» Your tasks
1. Rewrite everything from "Student protection plan" down to "2.3 per cent." in the student protection plan, substituting "percent" for "per cent".
2. Continue the student protection plan from its last sentence.

» Selection
Student protection plan
1. An assessment of the range of risks to the continuation of study for your students, how those risks may differ based on your students’ needs, characteristics and circumstances, and the likelihood that those risks will crystallise
With annual income approaching £300 million and net assets of £285 million, UAL’s solid financial position means that the risk of the university being unable to operate as a whole is very low. Surpluses generated over the last five years have been healthy, averaging above 8.0 per cent of income. It is envisaged that this will continue into the future and compares favourably to the forecast sector mean for the three-year period ending July 2020 of 2.3 per cent.
This strong performance has enabled UAL to build up substantial cash reserves to enable investment in facilities to meet the needs and demands of the future. It also provides significant financial firepower in the short or medium term to respond to any operational risk or challenge should they crystallise. This is demonstrated by the usual liquidity measure used by the sector (days ratio of net liquid assets to total expenditure) where UAL’s estimated annual average figure of 299 days for the three years ending 31 July 2020 compares very positively to the forecast sector mean of 91 days.
The university has a strong track record of successfully completing substantial capital programmes. Planned future developments will be financed from a mixture of cash reserves, the sale of redundant sites and long-term loan facilities that have already been approved and put in place. Additionally, hedging mechanisms have also been set up to provide protection against any significant increases in interest rates.
Over the years, the University has done well to incrementally diversify its overall risk by developing two major streams of income - home tuition fees and oversees tuition fees - both now in excess of £97 million. As set out in the 2015-22 strategy, the challenge ahead will be to diversify risk further by developing a comparable third stream of academic enterprise income. With its Short Course, Awarding Body and Language Centre operations well established and consideration being given to the development of other activities linked to its core business, UAL has made good progress to date with this aim.
College Teaching Sites
UAL comprises 6 colleges based on 14 teaching sites spread across London. UAL has Disaster Response Plans to deal with major disasters such as fire that affect any site directly and plans to address major incidents in London such as terror attack. Disaster response plans are regularly tested and the disaster recovery team are fully trained. UAL has security on all its sites with a physical presence during opening hours. We have updated counter terrorism training for key staff and police security bulletins are circulated to key staff.
The majority of UAL’s 14 teaching sites are freehold owned or on long leases (9 freehold, 3 long lease and 2 on leases of 10 years plus). Having sites spread across the City means our activities are not focused on one particular district and so any incident is likely to only affect a proportion of our students and we are likely to have the ability to relocate activities to an alternative site, on a temporary basis, should one site be taken out of use. The University also has insurance cover which includes business interruption.

» Data provided
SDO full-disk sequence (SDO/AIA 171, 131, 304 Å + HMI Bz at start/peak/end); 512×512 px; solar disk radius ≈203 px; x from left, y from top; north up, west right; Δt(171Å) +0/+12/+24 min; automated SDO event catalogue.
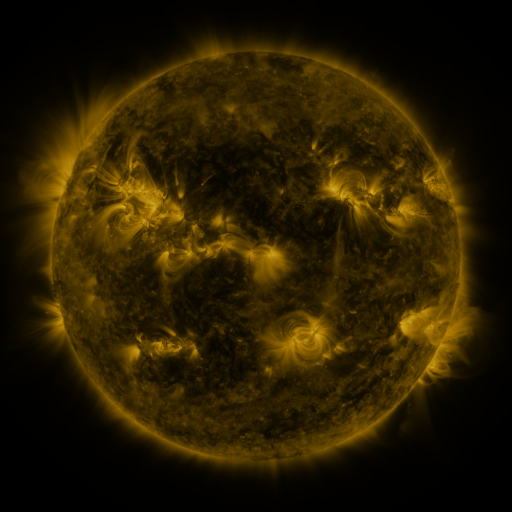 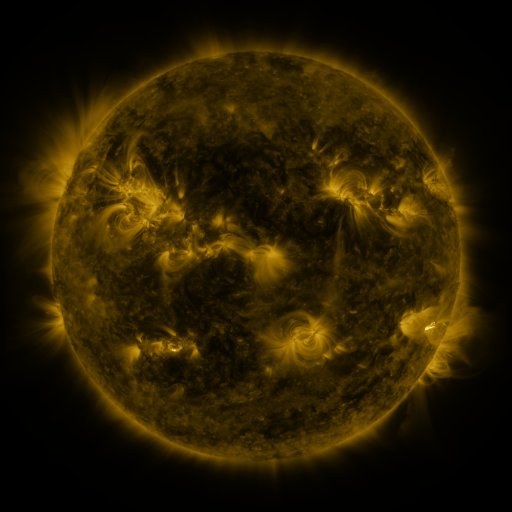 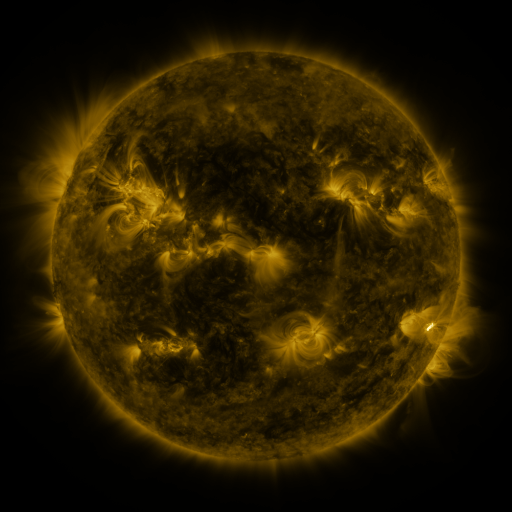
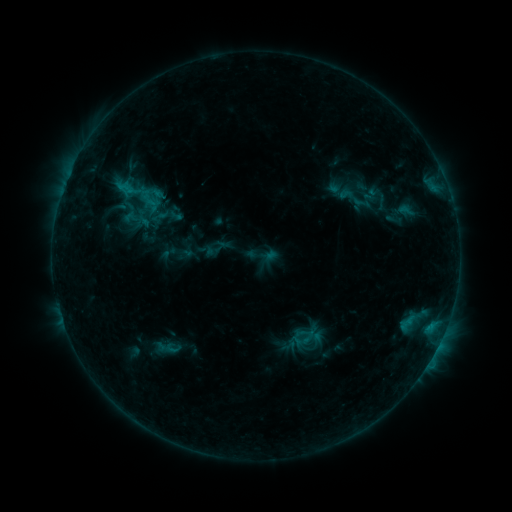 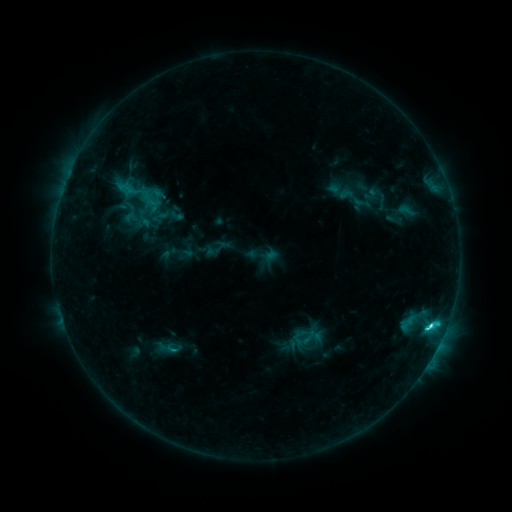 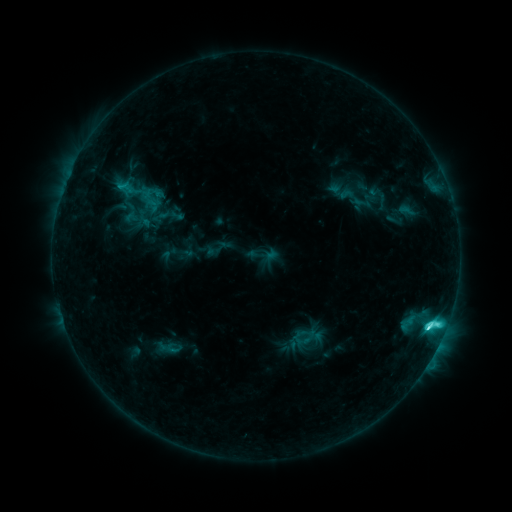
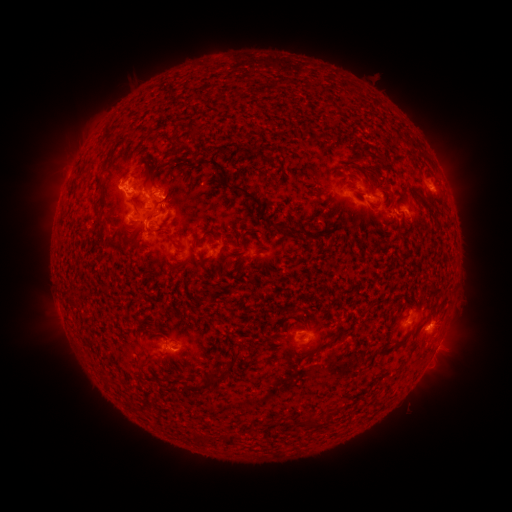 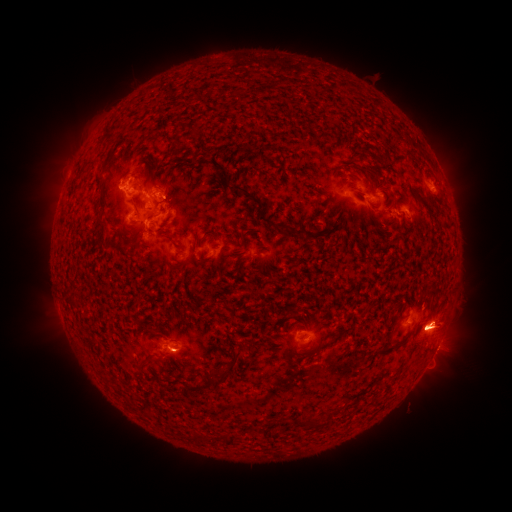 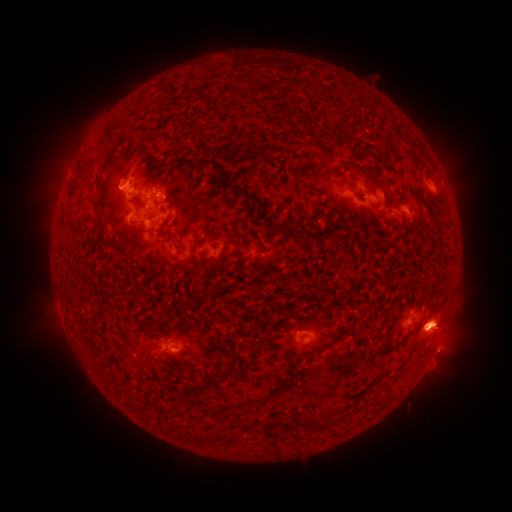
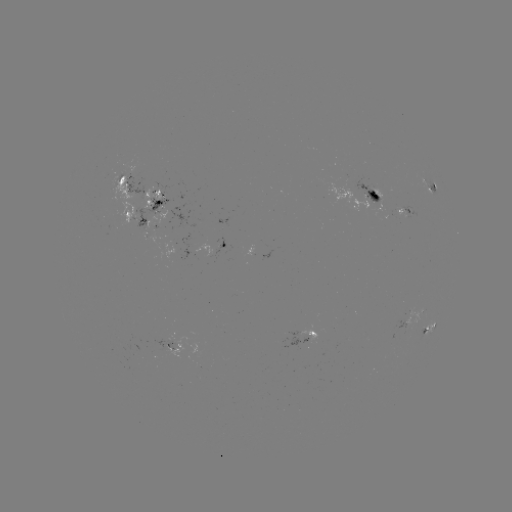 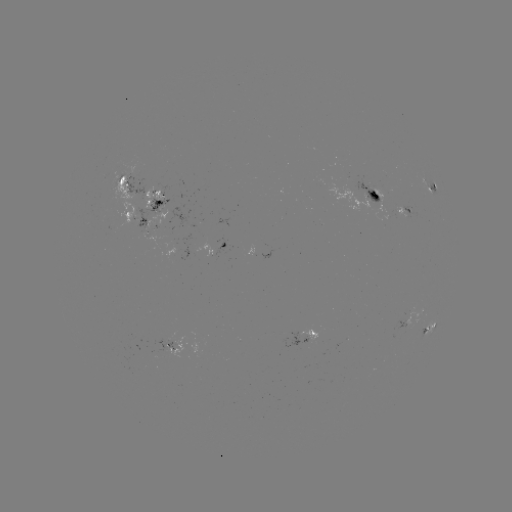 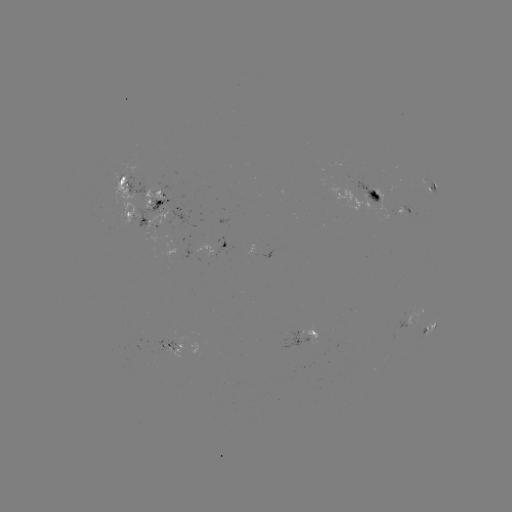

» Response list
1.
Student protection plan
1. An assessment of the range of risks to the continuation of study for your students, how those risks may differ based on your students’ needs, characteristics and circumstances, and the likelihood that those risks will crystallise
With annual income approaching £300 million and net assets of £285 million, UAL’s solid financial position means that the risk of the university being unable to operate as a whole is very low. Surpluses generated over the last five years have been healthy, averaging above 8.0 percent of income. It is envisaged that this will continue into the future and compares favourably to the forecast sector mean for the three-year period ending July 2020 of 2.3 percent.

2.
London College of Fashion to move to Olympic Park, East London in 2022
LCF will move from its existing 6 sites to a single dedicated new build campus in the Queen Elizabeth Olympic Park in East London in 2022 (the site of the London Olympics in 2012).
Current plans are for occupation of this new campus by September 2022. The paragraphs below give the risk assessment for students starting their studies in 2018/19 and those in 2019/20. This information is also being made available to existing students at LCF and will be provided to applicants for course starting in 18/19 and 19/20.
The risk of disruption to most students commencing their studies in 2018/19 is low as any students on three year degrees who complete in time will remain on existing sites. The same applies to any students on four year degrees or whose studies extend to four years for other reasons as detailed in the paragraph below. The risk of disruption to students whose studies extend to five years or more is moderate. The move will affect two groups of students: those who embark on a four year integrated masters degree and who opt for a placement year in their degree, making the duration five years; those students who take a year out or repeat a year on a four year integrated masters degree. The students in these categories are likely to undertake the final year of their studies in the new East Bank campus at the Queen Elizabeth Olympic Park. A comprehensive move plan will put in place measures to support all students moving site for the launch of this new campus for LCF.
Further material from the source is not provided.